> [EXCERPTED PASSAGE]
────────────────────

FRCP 23(a) sets forth the preliminary requirements to

certifying a class action: (1) the class must be so numerous that

joinder of all members is impracticable; (2) there must be

questions of law or fact common to the class; (3) the claims or

defenses of the representative parties must be typical of the

claims or defenses of the class and (4) the representative parties

must be able fairly and adequately to protect the interests of the

class. FRCP 23(a); see also, e g, Armstrong v Davis, 275 F3d 849,

868 (9th Cir 2001); Walters v Reno, 145 F3d 1032, 1045 (9th Cir

1998).

“In determining the propriety of a class action, the

question is not whether the plaintiff or plaintiffs have stated a

cause of action or will prevail on the merits, but rather whether

the requirements of Rule 23 are met.” Eisen v Carlisle &

Jacquelin, 417 US 156, 178 (1974) (quoting Miller v Mackey Intl,

452 F 2d 424 (5th Cir 1971)) (internal quotation marks omitted).

────────────────────

> [STORED DATA]

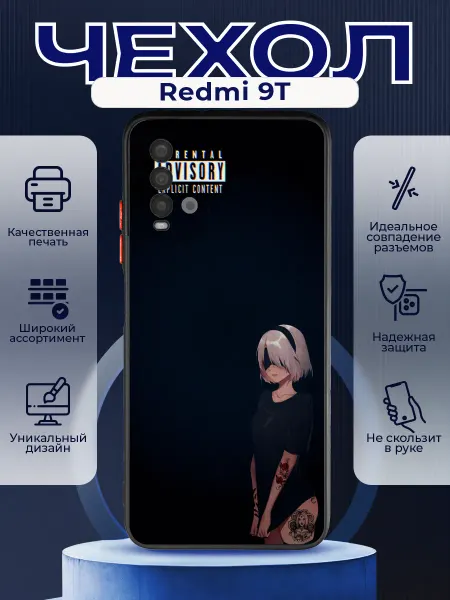 PRINTberries Матовый чехол на REDMI 9T убийца акаме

────────────────────

From the Rule 23 passage above, write out word for word the portion from "the requirements of" up to and including "quotation marks omitted).".

> [SOLUTION TO THIS PROBLEM]
the requirements of Rule 23 are met.” Eisen v Carlisle &

Jacquelin, 417 US 156, 178 (1974) (quoting Miller v Mackey Intl,

452 F 2d 424 (5th Cir 1971)) (internal quotation marks omitted).